I'm so sorry to hear about your baby's teeth.  I had Annie's teeth cleaned recently, but the vet always said Sophie's teeth look good. After reading this thread, I'm going to ask him if Sophie should have her teeth cleaned since she's four and has never had a cleaning before. Hugs and prayers that your little one's gums heal quickly.


----------



## joyomom (Jan 13, 2008)

Oh Dianne I am so sorry to hear this happening to Ceecee. Thank you for sharing as all of us can learn from this. 
Hugs to Ceecee and you!


----------



## LJSquishy (Feb 27, 2008)

I am so sorry.  I know it must be hard seeing her struggle like this. I find it hard to believe that this issue crept up like that...even going 2yrs in between cleanings is not crazy, and the Leba III has amazing results people say. I am shocked. I do think it must have just been in her genetics, though with her bad breath, etc. Preston has horrible breath but no retained teeth, fine bloodwork, etc.

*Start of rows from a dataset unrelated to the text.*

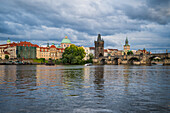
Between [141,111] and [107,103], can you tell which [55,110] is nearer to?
[107,103]

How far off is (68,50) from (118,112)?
121 metres

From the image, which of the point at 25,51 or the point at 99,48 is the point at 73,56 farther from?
the point at 25,51

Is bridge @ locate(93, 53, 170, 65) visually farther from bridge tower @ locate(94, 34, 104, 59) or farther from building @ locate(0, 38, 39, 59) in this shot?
building @ locate(0, 38, 39, 59)

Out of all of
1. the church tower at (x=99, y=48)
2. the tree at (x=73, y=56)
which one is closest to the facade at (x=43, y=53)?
the church tower at (x=99, y=48)

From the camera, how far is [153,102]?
877 centimetres

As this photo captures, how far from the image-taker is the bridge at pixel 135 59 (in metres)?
104

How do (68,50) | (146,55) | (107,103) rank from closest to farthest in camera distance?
(107,103), (146,55), (68,50)

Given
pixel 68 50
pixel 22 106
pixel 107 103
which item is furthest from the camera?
pixel 68 50

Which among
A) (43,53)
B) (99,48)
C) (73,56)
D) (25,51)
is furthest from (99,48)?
(25,51)

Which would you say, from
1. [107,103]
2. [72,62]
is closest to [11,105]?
[107,103]

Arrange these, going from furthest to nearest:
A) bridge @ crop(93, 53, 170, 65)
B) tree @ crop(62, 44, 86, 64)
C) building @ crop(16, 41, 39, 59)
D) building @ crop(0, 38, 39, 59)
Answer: building @ crop(0, 38, 39, 59) < building @ crop(16, 41, 39, 59) < tree @ crop(62, 44, 86, 64) < bridge @ crop(93, 53, 170, 65)

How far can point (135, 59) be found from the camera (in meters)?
136

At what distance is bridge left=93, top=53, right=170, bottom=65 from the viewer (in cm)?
10380

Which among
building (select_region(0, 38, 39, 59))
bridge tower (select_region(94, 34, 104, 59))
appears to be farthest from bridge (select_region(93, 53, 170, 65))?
building (select_region(0, 38, 39, 59))
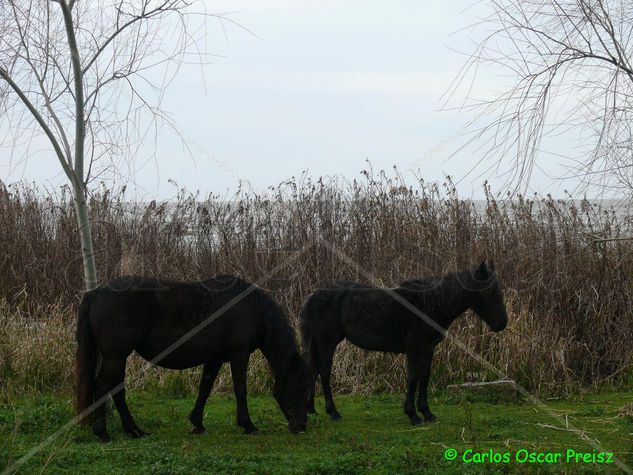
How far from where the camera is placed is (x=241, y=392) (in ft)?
24.0

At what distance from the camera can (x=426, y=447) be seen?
657cm

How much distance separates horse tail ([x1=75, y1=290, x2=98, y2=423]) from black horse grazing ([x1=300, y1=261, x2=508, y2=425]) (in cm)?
222

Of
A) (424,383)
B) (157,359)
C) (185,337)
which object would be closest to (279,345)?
(185,337)

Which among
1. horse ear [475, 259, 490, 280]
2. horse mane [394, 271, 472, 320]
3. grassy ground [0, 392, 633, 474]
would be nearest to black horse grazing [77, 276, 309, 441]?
grassy ground [0, 392, 633, 474]

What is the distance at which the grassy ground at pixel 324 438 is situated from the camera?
597 centimetres

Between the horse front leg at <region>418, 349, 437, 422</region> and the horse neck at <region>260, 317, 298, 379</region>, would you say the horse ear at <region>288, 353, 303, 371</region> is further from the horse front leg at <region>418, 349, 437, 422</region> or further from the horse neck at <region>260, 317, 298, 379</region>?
the horse front leg at <region>418, 349, 437, 422</region>

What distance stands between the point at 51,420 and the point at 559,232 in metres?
7.75

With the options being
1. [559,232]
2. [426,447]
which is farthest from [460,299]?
[559,232]

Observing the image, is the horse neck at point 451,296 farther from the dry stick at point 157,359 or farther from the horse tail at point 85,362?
the horse tail at point 85,362

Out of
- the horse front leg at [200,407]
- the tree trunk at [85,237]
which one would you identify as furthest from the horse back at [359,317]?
the tree trunk at [85,237]

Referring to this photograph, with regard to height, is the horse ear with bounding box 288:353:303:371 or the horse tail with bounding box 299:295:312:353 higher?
the horse tail with bounding box 299:295:312:353

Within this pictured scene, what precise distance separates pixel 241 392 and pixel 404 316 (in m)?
1.96

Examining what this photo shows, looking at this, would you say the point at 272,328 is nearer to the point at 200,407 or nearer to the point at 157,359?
the point at 200,407

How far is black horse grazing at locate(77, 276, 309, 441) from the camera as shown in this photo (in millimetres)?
6855
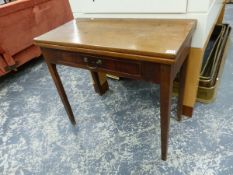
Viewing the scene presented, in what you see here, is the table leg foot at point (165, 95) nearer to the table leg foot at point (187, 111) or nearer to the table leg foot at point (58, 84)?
the table leg foot at point (187, 111)

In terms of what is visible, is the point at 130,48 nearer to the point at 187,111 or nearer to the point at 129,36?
the point at 129,36

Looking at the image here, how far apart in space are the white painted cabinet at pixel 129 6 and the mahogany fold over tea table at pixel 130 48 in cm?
5

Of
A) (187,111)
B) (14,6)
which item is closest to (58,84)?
(187,111)

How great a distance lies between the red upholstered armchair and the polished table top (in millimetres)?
1108

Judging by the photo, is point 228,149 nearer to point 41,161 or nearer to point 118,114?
point 118,114

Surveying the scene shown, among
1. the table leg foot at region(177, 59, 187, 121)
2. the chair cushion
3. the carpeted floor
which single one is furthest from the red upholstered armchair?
the table leg foot at region(177, 59, 187, 121)

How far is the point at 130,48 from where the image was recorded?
72cm

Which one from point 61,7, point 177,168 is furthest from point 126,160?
point 61,7

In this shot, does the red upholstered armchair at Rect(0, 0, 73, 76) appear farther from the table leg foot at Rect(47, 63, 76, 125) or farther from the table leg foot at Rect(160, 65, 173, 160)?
the table leg foot at Rect(160, 65, 173, 160)

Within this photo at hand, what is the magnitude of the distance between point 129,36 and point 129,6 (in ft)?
0.92

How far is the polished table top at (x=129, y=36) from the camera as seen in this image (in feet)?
2.29

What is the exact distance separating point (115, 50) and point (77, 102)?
2.99ft

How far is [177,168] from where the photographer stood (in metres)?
1.00

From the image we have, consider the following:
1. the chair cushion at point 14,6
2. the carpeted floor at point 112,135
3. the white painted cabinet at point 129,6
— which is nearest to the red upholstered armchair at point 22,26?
the chair cushion at point 14,6
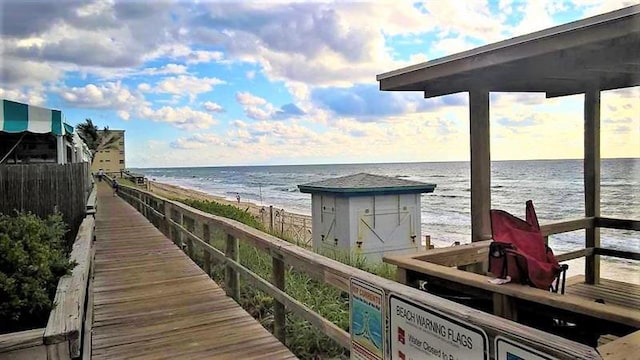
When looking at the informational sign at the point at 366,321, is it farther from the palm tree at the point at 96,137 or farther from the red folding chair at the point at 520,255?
the palm tree at the point at 96,137

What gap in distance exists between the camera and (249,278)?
3.73m

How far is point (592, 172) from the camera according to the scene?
4.39 metres

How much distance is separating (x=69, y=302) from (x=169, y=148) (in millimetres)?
23482

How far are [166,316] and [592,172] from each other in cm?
396

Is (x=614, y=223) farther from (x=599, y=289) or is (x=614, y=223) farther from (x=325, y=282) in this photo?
(x=325, y=282)

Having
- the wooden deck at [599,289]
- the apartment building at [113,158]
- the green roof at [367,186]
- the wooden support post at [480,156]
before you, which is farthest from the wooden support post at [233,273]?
the apartment building at [113,158]

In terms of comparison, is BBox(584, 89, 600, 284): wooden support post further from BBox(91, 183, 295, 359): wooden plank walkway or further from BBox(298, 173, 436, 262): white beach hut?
BBox(298, 173, 436, 262): white beach hut

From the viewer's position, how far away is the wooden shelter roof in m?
2.10

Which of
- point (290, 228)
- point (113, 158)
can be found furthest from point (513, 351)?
point (113, 158)

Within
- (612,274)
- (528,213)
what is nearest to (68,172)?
(528,213)

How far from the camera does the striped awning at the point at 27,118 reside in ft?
19.2

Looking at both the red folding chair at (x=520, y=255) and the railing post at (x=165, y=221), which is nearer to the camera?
the red folding chair at (x=520, y=255)

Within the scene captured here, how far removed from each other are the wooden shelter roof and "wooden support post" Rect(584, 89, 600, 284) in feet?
0.68

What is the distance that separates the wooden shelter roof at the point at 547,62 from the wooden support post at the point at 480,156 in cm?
12
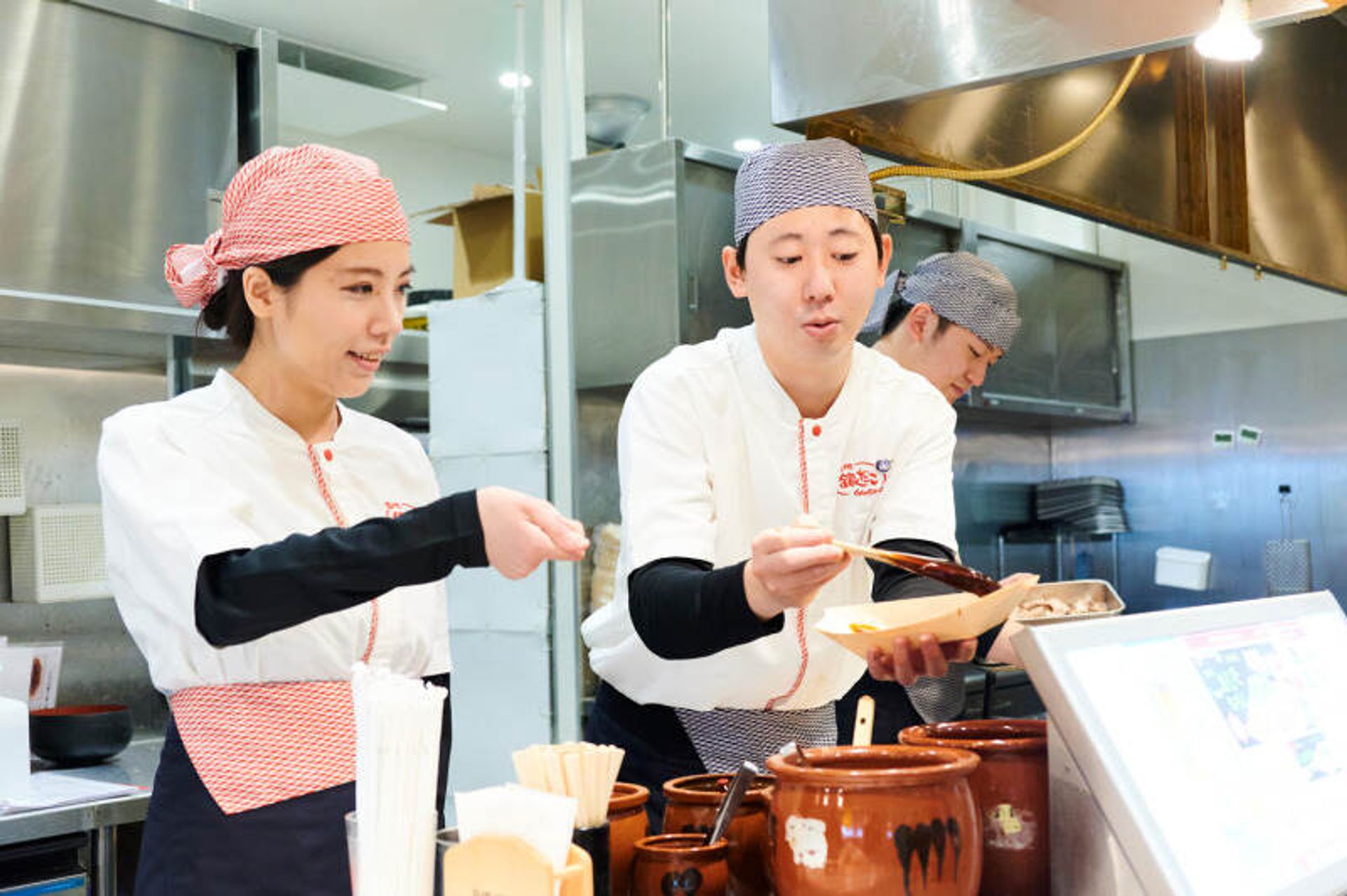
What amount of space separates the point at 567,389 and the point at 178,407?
7.15 ft

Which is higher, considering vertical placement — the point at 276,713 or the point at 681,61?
the point at 681,61

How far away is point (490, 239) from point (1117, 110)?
1937 mm

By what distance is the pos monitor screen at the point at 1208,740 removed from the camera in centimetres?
104

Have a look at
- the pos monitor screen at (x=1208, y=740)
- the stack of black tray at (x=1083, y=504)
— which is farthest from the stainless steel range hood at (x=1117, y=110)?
the stack of black tray at (x=1083, y=504)

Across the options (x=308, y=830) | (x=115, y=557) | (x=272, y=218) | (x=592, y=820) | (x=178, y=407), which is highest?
(x=272, y=218)

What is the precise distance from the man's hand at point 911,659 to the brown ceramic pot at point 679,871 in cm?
25

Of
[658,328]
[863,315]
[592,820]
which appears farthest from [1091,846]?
[658,328]

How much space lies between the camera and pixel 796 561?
124cm

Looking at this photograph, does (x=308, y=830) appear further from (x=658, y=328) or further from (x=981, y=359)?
(x=658, y=328)

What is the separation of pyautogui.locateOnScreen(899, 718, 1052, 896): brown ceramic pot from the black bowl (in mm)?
2407

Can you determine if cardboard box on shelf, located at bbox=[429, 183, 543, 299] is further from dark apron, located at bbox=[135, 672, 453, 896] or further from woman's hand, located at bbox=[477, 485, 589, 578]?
woman's hand, located at bbox=[477, 485, 589, 578]

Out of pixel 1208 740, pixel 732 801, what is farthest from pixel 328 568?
pixel 1208 740

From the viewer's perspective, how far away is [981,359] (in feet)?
10.3

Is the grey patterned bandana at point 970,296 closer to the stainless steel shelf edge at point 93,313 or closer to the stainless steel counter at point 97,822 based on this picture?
the stainless steel shelf edge at point 93,313
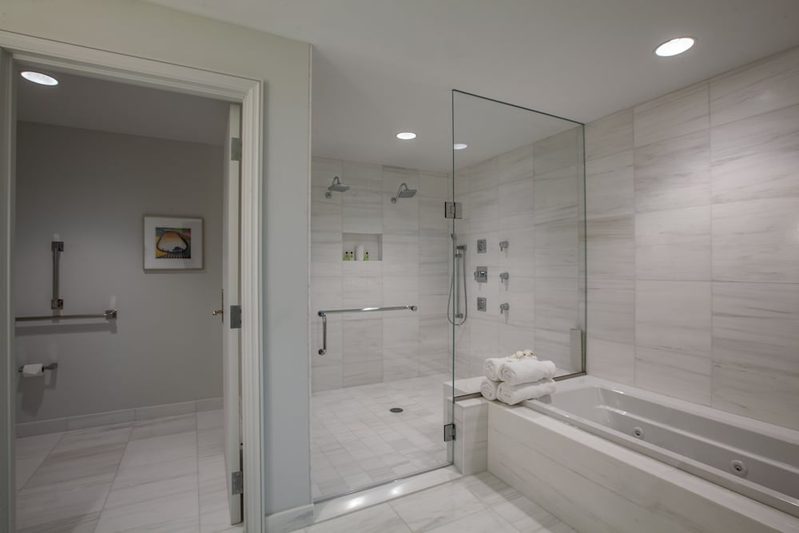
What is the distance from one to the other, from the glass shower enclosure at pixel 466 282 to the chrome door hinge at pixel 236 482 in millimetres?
448

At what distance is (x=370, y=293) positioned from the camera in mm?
4070

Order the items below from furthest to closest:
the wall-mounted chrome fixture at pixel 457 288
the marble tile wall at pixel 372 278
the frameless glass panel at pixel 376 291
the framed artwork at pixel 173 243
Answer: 1. the marble tile wall at pixel 372 278
2. the frameless glass panel at pixel 376 291
3. the framed artwork at pixel 173 243
4. the wall-mounted chrome fixture at pixel 457 288

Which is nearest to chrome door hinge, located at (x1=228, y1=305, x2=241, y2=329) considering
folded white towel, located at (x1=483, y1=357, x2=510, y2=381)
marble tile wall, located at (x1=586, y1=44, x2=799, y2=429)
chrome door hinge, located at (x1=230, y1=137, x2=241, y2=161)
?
chrome door hinge, located at (x1=230, y1=137, x2=241, y2=161)

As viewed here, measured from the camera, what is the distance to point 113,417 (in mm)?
3135

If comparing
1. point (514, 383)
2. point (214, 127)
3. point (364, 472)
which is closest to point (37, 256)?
point (214, 127)

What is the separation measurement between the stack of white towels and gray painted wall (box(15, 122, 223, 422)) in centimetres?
249

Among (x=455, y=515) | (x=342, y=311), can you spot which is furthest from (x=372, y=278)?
(x=455, y=515)

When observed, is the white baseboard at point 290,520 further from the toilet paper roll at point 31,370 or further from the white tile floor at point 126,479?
the toilet paper roll at point 31,370

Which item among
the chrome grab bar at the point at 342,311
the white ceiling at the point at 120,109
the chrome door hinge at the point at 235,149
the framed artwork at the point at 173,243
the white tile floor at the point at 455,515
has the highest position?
the white ceiling at the point at 120,109

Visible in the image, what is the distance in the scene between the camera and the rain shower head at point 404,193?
4.03 metres

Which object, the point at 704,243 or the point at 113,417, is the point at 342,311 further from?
the point at 704,243

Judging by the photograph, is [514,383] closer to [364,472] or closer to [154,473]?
[364,472]

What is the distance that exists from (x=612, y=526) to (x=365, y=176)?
11.3 ft

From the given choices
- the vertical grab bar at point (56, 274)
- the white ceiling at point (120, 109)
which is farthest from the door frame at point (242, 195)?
the vertical grab bar at point (56, 274)
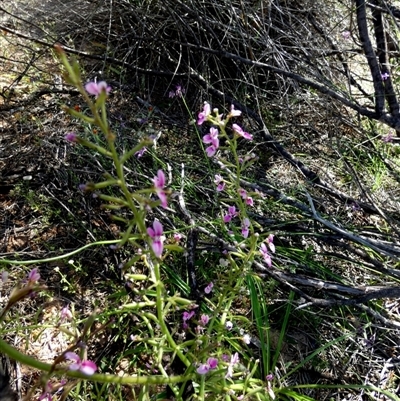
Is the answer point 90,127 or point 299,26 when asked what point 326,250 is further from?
point 299,26

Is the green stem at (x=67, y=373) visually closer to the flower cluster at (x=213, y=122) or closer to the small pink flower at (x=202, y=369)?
the small pink flower at (x=202, y=369)

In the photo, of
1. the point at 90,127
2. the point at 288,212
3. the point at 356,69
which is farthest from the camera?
the point at 356,69

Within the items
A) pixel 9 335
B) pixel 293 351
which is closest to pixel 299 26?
pixel 293 351

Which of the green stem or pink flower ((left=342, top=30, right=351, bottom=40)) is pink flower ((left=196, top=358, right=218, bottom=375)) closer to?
the green stem

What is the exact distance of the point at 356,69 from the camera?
3027 mm

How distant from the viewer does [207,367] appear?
40.0 inches

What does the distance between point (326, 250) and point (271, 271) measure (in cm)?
40

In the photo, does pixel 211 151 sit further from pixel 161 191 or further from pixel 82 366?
pixel 82 366

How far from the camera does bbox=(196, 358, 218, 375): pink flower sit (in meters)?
1.00

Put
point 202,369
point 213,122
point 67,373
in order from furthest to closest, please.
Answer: point 213,122
point 202,369
point 67,373

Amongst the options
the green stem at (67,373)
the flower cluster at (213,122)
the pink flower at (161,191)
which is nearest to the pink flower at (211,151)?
the flower cluster at (213,122)

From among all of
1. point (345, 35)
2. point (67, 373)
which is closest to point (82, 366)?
point (67, 373)

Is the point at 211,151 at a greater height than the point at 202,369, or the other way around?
the point at 211,151

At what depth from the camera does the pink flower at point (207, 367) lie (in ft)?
3.28
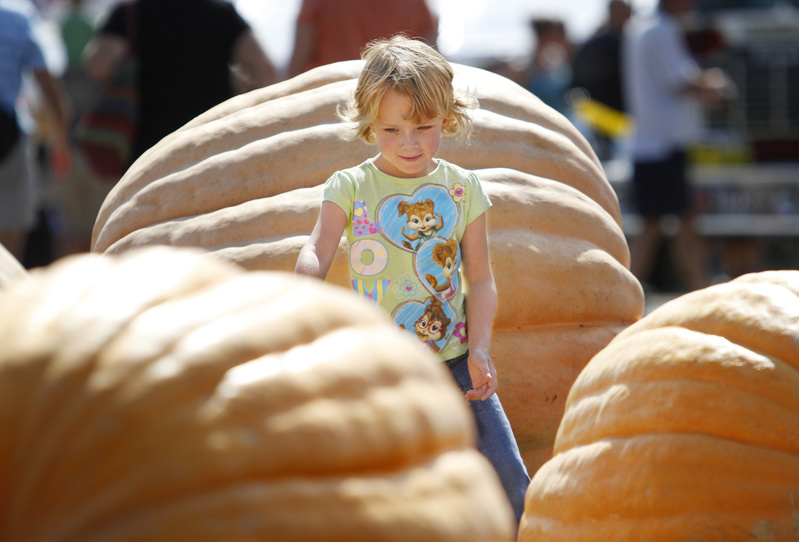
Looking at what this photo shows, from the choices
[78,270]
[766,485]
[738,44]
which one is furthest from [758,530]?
[738,44]

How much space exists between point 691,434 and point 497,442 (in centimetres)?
52

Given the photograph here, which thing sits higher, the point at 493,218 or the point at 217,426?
the point at 217,426

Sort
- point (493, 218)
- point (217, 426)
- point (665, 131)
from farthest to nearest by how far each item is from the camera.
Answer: point (665, 131) → point (493, 218) → point (217, 426)

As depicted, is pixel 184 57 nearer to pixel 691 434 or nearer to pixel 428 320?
pixel 428 320

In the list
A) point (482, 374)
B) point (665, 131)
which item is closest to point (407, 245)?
point (482, 374)

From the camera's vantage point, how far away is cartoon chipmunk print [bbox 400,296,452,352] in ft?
7.90

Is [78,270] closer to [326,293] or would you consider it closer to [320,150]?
[326,293]

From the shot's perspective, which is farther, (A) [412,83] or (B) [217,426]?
(A) [412,83]

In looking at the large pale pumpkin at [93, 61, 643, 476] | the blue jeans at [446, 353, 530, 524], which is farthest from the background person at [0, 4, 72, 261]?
the blue jeans at [446, 353, 530, 524]

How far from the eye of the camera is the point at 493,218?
2951 mm

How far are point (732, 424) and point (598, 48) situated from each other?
26.4 ft

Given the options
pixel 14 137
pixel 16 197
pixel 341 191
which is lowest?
pixel 16 197

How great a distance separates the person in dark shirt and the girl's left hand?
10.0 feet

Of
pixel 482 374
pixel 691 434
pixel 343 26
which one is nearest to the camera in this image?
pixel 691 434
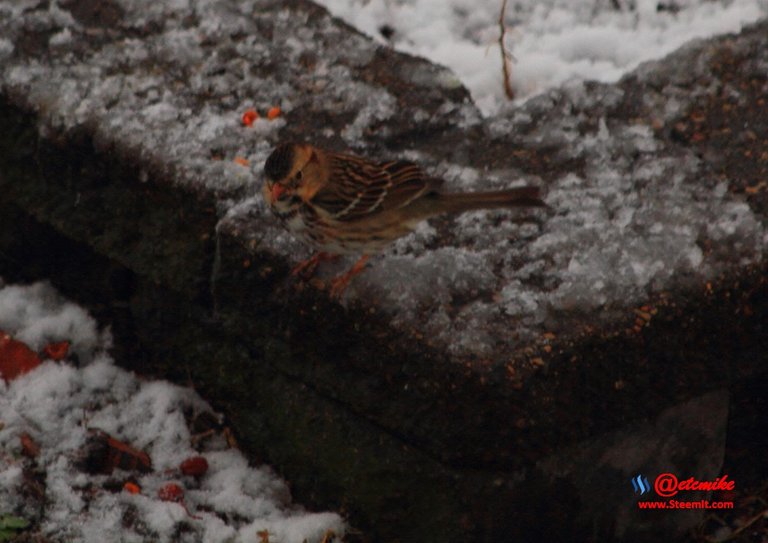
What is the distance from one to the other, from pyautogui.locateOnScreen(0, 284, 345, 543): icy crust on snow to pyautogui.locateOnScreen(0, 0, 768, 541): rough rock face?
112mm

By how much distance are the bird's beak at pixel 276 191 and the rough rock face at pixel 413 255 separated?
0.64 feet

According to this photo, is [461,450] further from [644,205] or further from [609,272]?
[644,205]

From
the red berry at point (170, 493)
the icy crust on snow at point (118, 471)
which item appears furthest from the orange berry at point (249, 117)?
the red berry at point (170, 493)

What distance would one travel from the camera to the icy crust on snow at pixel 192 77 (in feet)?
14.0

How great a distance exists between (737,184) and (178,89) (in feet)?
6.75

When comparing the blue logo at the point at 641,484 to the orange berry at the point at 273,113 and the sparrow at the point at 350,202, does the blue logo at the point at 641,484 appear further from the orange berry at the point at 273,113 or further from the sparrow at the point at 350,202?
the orange berry at the point at 273,113

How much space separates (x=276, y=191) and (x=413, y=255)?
48 cm

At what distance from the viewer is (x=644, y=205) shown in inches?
155

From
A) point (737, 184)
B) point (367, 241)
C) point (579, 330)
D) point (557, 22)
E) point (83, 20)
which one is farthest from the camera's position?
point (557, 22)

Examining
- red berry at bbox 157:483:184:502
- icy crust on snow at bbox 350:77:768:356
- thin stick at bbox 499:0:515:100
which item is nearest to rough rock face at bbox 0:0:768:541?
icy crust on snow at bbox 350:77:768:356

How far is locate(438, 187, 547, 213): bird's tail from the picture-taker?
3.68m

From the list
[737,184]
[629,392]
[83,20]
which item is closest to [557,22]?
[737,184]

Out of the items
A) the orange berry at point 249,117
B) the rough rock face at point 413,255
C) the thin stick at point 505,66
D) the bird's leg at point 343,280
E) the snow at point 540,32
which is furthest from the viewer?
the snow at point 540,32

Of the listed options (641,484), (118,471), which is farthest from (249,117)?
(641,484)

In time she will learn to eat her food differently, but I know your heart is breaking for her right now. Just keep her spirits high with lots of snuggles.


----------



## Miss_Annie (Mar 3, 2010)

Oh no!..  Hugs.. I'm sorry... I hope CeeCee recovers soon!


----------



## edelweiss (Apr 23, 2010)

So sad to hear about your baby! I agree that some dogs are just predisposed to dental issues, so take it easy on yourself. 
Kitzel's breath smelled terrible after his puppy shots but just for a couple of days---I think it affected his digestion or liver. Our dog, Kirby, who had portasystemic shunting always had bad breath. We had his teeth cleaned every year.
Hopefully CeCe will be up and at em' very soon. Thanks for the posting---helps us all to be more vigilant on something mundane!


----------



## Orla (Jul 5, 2009)

Poor Ceecee!
I know this must be very upsetting for you - even something minor wrong with our babies and it seems like the end of the world - it just means we love them so much!

I really hope she is feeling better soon!


----------



## CeeCee's Mom (Sep 14, 2006)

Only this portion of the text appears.